**Görev Yönergesi:**
Aşağıdaki kayıtlarda "from" sözcüğünü içeren her satırı ayıklayın. Eşleştirmede büyük-küçük harf ayrımı dikkate alınmalıdır.

**Sağlanan Kayıtlar:**
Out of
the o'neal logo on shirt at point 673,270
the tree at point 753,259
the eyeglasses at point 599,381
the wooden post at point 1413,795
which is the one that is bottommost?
==
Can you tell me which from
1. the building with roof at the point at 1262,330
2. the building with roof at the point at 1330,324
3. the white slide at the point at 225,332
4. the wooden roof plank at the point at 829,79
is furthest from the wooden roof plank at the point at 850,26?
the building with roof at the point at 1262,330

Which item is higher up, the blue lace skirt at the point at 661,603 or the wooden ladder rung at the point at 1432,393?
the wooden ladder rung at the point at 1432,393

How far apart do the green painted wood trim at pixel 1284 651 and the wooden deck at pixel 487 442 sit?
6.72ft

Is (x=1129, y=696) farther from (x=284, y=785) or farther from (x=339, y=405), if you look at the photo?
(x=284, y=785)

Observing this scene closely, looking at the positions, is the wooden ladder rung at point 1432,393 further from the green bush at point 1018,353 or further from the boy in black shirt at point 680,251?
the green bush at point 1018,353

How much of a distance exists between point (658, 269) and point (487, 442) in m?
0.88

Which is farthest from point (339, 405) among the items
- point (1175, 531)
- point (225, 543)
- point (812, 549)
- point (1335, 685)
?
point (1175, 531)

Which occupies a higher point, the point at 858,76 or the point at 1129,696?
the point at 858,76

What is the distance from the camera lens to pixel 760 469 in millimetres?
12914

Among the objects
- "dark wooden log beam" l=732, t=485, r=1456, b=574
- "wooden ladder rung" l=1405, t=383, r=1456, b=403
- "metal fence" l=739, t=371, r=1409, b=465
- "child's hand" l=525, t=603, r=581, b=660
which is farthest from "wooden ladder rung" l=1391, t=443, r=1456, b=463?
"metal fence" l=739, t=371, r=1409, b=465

**Görev Çözümü:**
Can you tell me which from
is furthest from the wooden roof plank at the point at 850,26?
Is (x=1129, y=696) farther from (x=284, y=785) or farther from (x=339, y=405), if you look at the photo?
Observing this scene closely, looking at the positions, is the wooden ladder rung at point 1432,393 further from the green bush at point 1018,353 or further from the boy in black shirt at point 680,251?
Which is farthest from point (339, 405) among the items
What is the distance from the camera lens to pixel 760 469 in millimetres?
which is farthest from "wooden ladder rung" l=1391, t=443, r=1456, b=463?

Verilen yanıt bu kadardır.